REQUIREMENTS ::
Copy out all the records exactly.

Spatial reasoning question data
--

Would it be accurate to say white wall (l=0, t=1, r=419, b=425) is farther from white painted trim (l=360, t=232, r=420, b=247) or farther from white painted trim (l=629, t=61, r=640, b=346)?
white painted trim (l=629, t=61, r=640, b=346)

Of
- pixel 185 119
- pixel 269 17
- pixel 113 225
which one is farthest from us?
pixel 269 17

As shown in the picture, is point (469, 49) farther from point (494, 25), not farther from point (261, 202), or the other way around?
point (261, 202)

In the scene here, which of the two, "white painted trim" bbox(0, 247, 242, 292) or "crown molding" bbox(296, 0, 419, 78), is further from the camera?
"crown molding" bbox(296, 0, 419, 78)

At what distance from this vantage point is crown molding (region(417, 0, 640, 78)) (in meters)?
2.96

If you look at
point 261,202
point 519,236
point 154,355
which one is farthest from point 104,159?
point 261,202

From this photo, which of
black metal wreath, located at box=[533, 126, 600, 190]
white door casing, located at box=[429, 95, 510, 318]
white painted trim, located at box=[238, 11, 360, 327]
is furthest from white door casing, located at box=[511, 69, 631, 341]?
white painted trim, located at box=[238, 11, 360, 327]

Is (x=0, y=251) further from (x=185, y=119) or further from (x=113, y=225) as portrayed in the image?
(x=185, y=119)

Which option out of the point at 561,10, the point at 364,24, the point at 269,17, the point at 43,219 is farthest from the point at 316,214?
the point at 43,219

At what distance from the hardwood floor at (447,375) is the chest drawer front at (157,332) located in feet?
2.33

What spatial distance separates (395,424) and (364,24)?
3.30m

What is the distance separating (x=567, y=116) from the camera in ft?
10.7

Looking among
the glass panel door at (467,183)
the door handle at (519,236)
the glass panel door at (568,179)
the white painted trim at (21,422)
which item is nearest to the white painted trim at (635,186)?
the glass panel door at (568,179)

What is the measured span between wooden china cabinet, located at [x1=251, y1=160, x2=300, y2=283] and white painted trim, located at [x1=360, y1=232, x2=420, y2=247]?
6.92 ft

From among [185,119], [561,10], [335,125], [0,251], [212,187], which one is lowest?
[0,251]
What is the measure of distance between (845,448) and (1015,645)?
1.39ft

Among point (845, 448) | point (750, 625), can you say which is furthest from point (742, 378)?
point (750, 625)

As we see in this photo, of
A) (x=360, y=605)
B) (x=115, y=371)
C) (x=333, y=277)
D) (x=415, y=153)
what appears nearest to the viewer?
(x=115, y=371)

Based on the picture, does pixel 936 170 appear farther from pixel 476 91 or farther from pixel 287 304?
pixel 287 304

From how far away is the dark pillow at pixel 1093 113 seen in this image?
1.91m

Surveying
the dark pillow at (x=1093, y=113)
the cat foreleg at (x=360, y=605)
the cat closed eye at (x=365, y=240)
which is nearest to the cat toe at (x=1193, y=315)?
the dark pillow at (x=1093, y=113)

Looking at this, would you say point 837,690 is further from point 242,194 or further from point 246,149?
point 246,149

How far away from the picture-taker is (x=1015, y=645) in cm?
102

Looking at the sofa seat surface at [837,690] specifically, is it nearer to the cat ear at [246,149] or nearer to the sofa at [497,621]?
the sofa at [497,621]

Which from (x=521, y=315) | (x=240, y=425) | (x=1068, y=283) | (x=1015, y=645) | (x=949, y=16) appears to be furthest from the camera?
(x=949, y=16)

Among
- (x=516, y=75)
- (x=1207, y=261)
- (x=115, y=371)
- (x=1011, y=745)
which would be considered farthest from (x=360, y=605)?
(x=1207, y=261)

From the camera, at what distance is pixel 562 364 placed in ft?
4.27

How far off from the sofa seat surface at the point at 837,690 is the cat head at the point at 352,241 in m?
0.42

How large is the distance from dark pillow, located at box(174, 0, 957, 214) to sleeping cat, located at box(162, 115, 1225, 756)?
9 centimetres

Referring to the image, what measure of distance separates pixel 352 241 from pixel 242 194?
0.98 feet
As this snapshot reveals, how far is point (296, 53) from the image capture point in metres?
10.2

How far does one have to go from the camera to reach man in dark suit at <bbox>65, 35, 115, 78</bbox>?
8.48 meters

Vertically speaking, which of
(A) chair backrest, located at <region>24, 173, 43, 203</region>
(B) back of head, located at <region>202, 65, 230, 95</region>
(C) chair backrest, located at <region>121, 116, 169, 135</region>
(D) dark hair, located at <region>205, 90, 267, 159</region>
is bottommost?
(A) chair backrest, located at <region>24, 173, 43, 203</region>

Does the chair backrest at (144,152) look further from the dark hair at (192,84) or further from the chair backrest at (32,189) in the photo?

--

SOLVED EXERCISE ::
Would it be accurate to say white wall (l=0, t=1, r=419, b=425) is farther from white painted trim (l=360, t=232, r=420, b=247) or farther from white painted trim (l=629, t=61, r=640, b=346)?
white painted trim (l=629, t=61, r=640, b=346)

Of
- pixel 185 119
- pixel 269 17
- pixel 113 225
which one is farthest from us?
pixel 269 17

As shown in the picture, is point (469, 49) farther from point (494, 25), not farther from point (261, 202), or the other way around?
point (261, 202)

In the scene here, which of the two, "white painted trim" bbox(0, 247, 242, 292) or "crown molding" bbox(296, 0, 419, 78), is further from the camera?
"crown molding" bbox(296, 0, 419, 78)

At what distance from this vantage point is crown molding (region(417, 0, 640, 78)) (in meters)?
2.96

If you look at
point 261,202
point 519,236
point 154,355
which one is farthest from point 104,159?
point 261,202

From this photo, which of
black metal wreath, located at box=[533, 126, 600, 190]
white door casing, located at box=[429, 95, 510, 318]
white painted trim, located at box=[238, 11, 360, 327]
is furthest from white door casing, located at box=[511, 69, 631, 341]?
white painted trim, located at box=[238, 11, 360, 327]

Is (x=0, y=251) further from (x=185, y=119) or further from (x=113, y=225) as portrayed in the image?
(x=185, y=119)

Which option out of the point at 561,10, the point at 364,24, the point at 269,17, the point at 43,219 is farthest from the point at 316,214?
the point at 43,219

At what distance from the hardwood floor at (447,375) is the chest drawer front at (157,332) located in feet?
2.33

What spatial distance separates (395,424) and (364,24)?
3.30m

What is the distance separating (x=567, y=116) from the camera in ft?
10.7

Looking among
the glass panel door at (467,183)
the door handle at (519,236)
the glass panel door at (568,179)
the white painted trim at (21,422)
which item is nearest to the white painted trim at (635,186)?
the glass panel door at (568,179)

What is the measured span between wooden china cabinet, located at [x1=251, y1=160, x2=300, y2=283] and white painted trim, located at [x1=360, y1=232, x2=420, y2=247]?
6.92 ft

From among [185,119], [561,10], [335,125], [0,251], [212,187], which one is lowest?
[0,251]
What is the measure of distance between (845,448) and (1015,645)?
1.39ft

Among point (845, 448) | point (750, 625), can you say which is furthest from point (742, 378)?
point (750, 625)

As we see in this photo, of
A) (x=360, y=605)
B) (x=115, y=371)
C) (x=333, y=277)
D) (x=415, y=153)
what appears nearest to the viewer?
(x=115, y=371)

Based on the picture, does pixel 936 170 appear farther from pixel 476 91 or farther from pixel 287 304?
pixel 287 304

From how far away is the dark pillow at pixel 1093 113 seen in this image?
1.91m

Surveying
the dark pillow at (x=1093, y=113)
the cat foreleg at (x=360, y=605)
the cat closed eye at (x=365, y=240)
which is nearest to the cat toe at (x=1193, y=315)?
the dark pillow at (x=1093, y=113)

Looking at this, would you say point 837,690 is further from point 242,194 or further from point 246,149?
point 246,149

How far away from the picture-taker is (x=1015, y=645) in cm?
102

Looking at the sofa seat surface at [837,690] specifically, is it nearer to the cat ear at [246,149] or nearer to the sofa at [497,621]?
the sofa at [497,621]

Which from (x=521, y=315) | (x=240, y=425) | (x=1068, y=283) | (x=1015, y=645) | (x=949, y=16) appears to be furthest from the camera?
(x=949, y=16)

Among
- (x=516, y=75)
- (x=1207, y=261)
- (x=115, y=371)
- (x=1011, y=745)
which would be considered farthest from (x=360, y=605)?
(x=1207, y=261)

From the camera, at what distance is pixel 562 364 placed in ft?
4.27

How far off from the sofa seat surface at the point at 837,690 is the cat head at the point at 352,241 in m?
0.42

How large is the distance from dark pillow, located at box(174, 0, 957, 214) to sleeping cat, located at box(162, 115, 1225, 756)?
9 centimetres

Referring to the image, what measure of distance separates pixel 352 241 from pixel 242 194?
0.98 feet
As this snapshot reveals, how far is point (296, 53) from the image capture point in metres?
10.2

How far does one have to go from the camera to reach man in dark suit at <bbox>65, 35, 115, 78</bbox>?
8.48 meters

Vertically speaking, which of
(A) chair backrest, located at <region>24, 173, 43, 203</region>
(B) back of head, located at <region>202, 65, 230, 95</region>
(C) chair backrest, located at <region>121, 116, 169, 135</region>
(D) dark hair, located at <region>205, 90, 267, 159</region>
is bottommost?
(A) chair backrest, located at <region>24, 173, 43, 203</region>

Does the chair backrest at (144,152) look further from the dark hair at (192,84) or further from the chair backrest at (32,189) in the photo?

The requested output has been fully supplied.